Thomas Wilson

Introduction

Dr Thomas Wilson (not to be confused with Sir Thomas Wilson (1560?-1629), Keeper of the State Papers) occupies a place among the distinguished literary men of his time as a notable humanist statesman and scholar. His achievements are summarised by Albert J. Schmidt in ‘Thomas Wilson, Tudor Scholar-Statesman’, Huntington Library Quarterly, 20 (1956-7), 205-18, and in ‘Thomas Wilson and the Tudor Commonwealth: An Essay in Civil Humanism’, HLQ, 23 (1959-60), 49-60.

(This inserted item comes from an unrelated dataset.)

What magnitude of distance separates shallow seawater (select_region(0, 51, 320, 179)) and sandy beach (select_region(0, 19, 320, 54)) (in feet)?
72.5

Authorial Literary Manuscripts

Apart from a mnemonic couplet (WiT 0.5), there is no manuscript of Wilson's most famous work, The Arte of Rhetorique (1553). Nor, apart from one extract from a printed source (see Nicholas Udall, UdN 4), are there any known manuscripts of his Rule of Reason (1551), or Discourse upon Usury (1572), or any other work of his published during his lifetime. An address to the Queen on New Year's Day, 1566/7, however, is preserved in his autograph presentation copy (*WiT 2), and an autograph political tract of 1578 also survives (*WiT 1), as well as summaries of one or two other political speeches (WiT 3-8).

Letters and Documents

There are also (not given separate entries below) substantial and largely unedited collections of Wilson's official correspondence in the National Archives, Kew, and the British Library (Additional, Cotton, Harley and Lansdowne MSS), as well as some among the Talbot papers in Lambeth Palace Library. Scribal copies of certain letters are in Cambridge University Library (MS Ee. 2. 34, ff. 87, 101, 105v) and in the Bradford Archives (32D86/19, f. 19r). Facsimile examples of three autograph letters in the British Library (Lansdowne MS 12, f. 6r; Harley MSS 6991, f. 52r, and 6992, f. 116r) are reproduced in Greg, English Literary Autographs, Plate LXIV. A letter in Latin to Sir William Cecil (Lansdowne MS 12, f. 32r) in which he mentions his translation of orations by Demosthenes (published London, 1570) is edited in Original Letters of Eminent Literary Men, ed. Sir Henry Ellis, Camden Society 23 (London, 1843), pp. 28-32.